Sens. Robert Menendez (D-NJ) and Bob Corker (R-TN) introduced a bill Wednesday to arm the Syrian rebels, the latest piece of legislation aimed at pressuring the Obama administration to intervene more aggressively in the protracted civil war. The bill provides lethal weapons to vetted members of the Syrian opposition and beefs up sanctions on weapons sales and petroleum sales to President Bashar al-Assad's regime.

In short, it has all the hallmarks of the bill Menendez introduced last week, but with a bipartisan sheen. As Andrew Tabler, a senior fellow at the Washington Institute for Near East Policy, described the Menendez bill last week, "If you want to pressure the president into acting, it's a pretty good bill ...The last time the Hill moved on Syria was sanctions on Syrian oil in the summer of 2011. That pressured the president to move, and this could too." Its new bipartisan gloss could give it that much more power.

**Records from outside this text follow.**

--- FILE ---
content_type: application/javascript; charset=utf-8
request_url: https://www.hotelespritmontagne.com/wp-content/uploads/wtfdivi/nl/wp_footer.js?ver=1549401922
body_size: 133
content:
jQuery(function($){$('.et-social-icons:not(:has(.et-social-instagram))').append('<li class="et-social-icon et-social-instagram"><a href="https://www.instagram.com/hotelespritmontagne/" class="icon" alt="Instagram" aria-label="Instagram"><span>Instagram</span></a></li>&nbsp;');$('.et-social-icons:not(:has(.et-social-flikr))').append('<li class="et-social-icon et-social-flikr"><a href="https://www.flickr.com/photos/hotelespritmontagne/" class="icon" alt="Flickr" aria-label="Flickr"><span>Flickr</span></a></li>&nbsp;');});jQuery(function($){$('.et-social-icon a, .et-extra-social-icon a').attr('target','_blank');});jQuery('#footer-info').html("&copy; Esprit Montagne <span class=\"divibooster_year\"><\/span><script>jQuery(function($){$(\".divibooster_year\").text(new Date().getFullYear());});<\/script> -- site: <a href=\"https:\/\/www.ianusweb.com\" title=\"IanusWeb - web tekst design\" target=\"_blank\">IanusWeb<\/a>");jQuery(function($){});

The legislation is set to be taken up by the Senate Foreign Relations Committee with a markup session scheduled for Tuesday, May 21. Here's the release:

Menendez, Corker Introduce Syria Transition Support Act

WASHINGTON, DC - U.S. Senate Foreign Relations Committee Chairman Robert Menendez (D-NJ) and Ranking Member Bob Corker (R-TN) today introduced the Syria Transition Support Act, bipartisan legislation that plans for a post-Assad Syria by offering humanitarian assistance to the Syrian people, limited lethal and non-lethal weapons, and training to vetted Syrian groups.

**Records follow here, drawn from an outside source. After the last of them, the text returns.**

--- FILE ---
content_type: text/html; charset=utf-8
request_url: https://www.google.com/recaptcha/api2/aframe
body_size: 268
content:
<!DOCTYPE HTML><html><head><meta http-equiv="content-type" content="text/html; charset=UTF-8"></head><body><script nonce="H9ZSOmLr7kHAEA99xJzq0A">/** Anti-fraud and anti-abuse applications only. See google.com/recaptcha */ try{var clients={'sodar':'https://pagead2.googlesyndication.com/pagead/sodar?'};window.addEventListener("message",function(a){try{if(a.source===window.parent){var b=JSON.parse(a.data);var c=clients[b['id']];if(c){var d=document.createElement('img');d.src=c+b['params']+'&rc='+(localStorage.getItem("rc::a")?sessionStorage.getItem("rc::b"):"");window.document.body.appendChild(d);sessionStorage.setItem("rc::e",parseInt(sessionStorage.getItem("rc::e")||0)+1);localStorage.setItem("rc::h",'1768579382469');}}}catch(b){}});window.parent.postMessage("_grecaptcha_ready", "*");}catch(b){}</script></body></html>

"To change the tipping point in Syria against the Assad regime, we must support the opposition by providing lethal arms and help build a free Syria," Menendez said.  "Vital national interests are at stake and we cannot watch from the sidelines as the Iranian presence in Syria grows, a growing refugee crisis threatens to destabilize the region, chemical weapons are used against the Syrian people, and Al-Qaeda-affiliated groups take root there."

"The future for Syria is uncertain, but the U.S. has a vested interest in trying to prevent an extremist takeover, which poses a very real risk for us and the region.  Without authorizing the use of force or additional spending, this legislation will begin to implement a more coherent U.S. strategy, both now and for the day after Assad, that is focused on trying to shift the momentum on the ground toward moderate opposition groups while also helping them build support within and outside Syria for a new government," said Corker. "This effort coupled with Russia's willingness to participate in talks for political transition will give us the best opportunity for a better outcome."

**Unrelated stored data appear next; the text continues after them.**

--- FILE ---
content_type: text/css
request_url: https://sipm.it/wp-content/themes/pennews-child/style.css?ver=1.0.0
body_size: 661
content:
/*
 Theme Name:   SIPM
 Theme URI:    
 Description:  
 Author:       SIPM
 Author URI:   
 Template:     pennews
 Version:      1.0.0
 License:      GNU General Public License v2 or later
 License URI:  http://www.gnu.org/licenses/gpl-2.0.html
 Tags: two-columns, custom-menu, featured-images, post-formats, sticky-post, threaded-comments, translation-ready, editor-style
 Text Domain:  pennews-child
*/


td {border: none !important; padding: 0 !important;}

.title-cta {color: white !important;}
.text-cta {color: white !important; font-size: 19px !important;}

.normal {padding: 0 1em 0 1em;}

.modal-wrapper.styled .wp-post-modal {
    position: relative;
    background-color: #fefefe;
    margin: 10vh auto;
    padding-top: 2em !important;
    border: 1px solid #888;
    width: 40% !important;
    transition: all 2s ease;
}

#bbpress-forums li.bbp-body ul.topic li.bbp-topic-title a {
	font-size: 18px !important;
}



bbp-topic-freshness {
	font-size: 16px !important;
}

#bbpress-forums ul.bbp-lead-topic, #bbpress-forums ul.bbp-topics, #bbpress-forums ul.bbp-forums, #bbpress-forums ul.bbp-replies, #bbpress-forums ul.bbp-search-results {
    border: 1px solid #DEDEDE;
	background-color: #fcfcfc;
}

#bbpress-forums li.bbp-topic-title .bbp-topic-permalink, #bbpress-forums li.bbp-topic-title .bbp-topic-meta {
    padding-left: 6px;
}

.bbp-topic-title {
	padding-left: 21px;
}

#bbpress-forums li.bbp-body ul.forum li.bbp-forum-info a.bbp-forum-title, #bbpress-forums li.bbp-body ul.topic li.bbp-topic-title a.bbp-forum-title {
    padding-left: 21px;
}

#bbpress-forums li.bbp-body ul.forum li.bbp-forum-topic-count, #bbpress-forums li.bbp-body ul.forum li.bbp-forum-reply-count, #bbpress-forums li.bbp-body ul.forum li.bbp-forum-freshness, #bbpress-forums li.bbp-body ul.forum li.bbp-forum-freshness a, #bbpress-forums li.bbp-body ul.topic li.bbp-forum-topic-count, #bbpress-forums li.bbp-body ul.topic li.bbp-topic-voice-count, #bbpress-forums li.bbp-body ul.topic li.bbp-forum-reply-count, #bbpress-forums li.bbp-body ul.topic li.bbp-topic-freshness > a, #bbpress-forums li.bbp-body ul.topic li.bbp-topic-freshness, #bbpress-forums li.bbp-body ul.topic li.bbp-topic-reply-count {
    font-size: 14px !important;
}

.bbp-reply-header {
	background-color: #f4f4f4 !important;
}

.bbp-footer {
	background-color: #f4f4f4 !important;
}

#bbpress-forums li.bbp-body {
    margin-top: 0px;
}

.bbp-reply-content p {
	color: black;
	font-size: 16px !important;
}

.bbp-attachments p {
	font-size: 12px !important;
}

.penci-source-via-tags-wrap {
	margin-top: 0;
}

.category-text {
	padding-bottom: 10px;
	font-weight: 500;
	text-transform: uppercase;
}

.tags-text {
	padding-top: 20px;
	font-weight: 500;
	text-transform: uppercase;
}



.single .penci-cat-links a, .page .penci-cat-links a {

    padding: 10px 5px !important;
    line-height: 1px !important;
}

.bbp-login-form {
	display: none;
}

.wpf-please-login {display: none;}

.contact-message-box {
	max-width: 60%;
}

The Menendez-Corker legislation includes six key elements.

  • Authority to provide arms, military training and non-lethal supplies to the Syrian armed opposition: Groups that have gone through a thorough vetting process which meet certain criteria on human-rights, terrorism, and non-proliferation would be eligible. A presidential waiver is included allowing for the distribution of anti-aircraft defensive systems with strict limitations.
  • Creation of a $250 million transition fund each year through FY2015 drawn from funds otherwise appropriated for regional transition support: To assist the civilian opposition in early transition institution building and maintenance of existing institutions, such as preserving security institutions, preventing regional spillover, promoting government formation, supporting transition justice, and reconciliation efforts.
  • Sanctions on arms and oil sales to Assad: Targeting any person that the President of the United States determines has knowingly participated in or facilitated a transaction related to the sale or transfer of military equipment, arms, petroleum, or petroleum products to the Assad regime.
  • Broad authority for humanitarian assistance: To ensure the administration is not hampered in its efforts to provide humanitarian aid to the Syrian people. This section does not authorize any new or additional funding.
  • Administration strategy: Requiring the administration to work with Congress and keep it fully apprised of strategy towards Syria, including working through the international community and Russia to find a political settlement.
  • Amendment to the Syria Accountability Act: To allow for sanctions removal once a transitional government is in place and certain terrorism and WMD criteria have been met.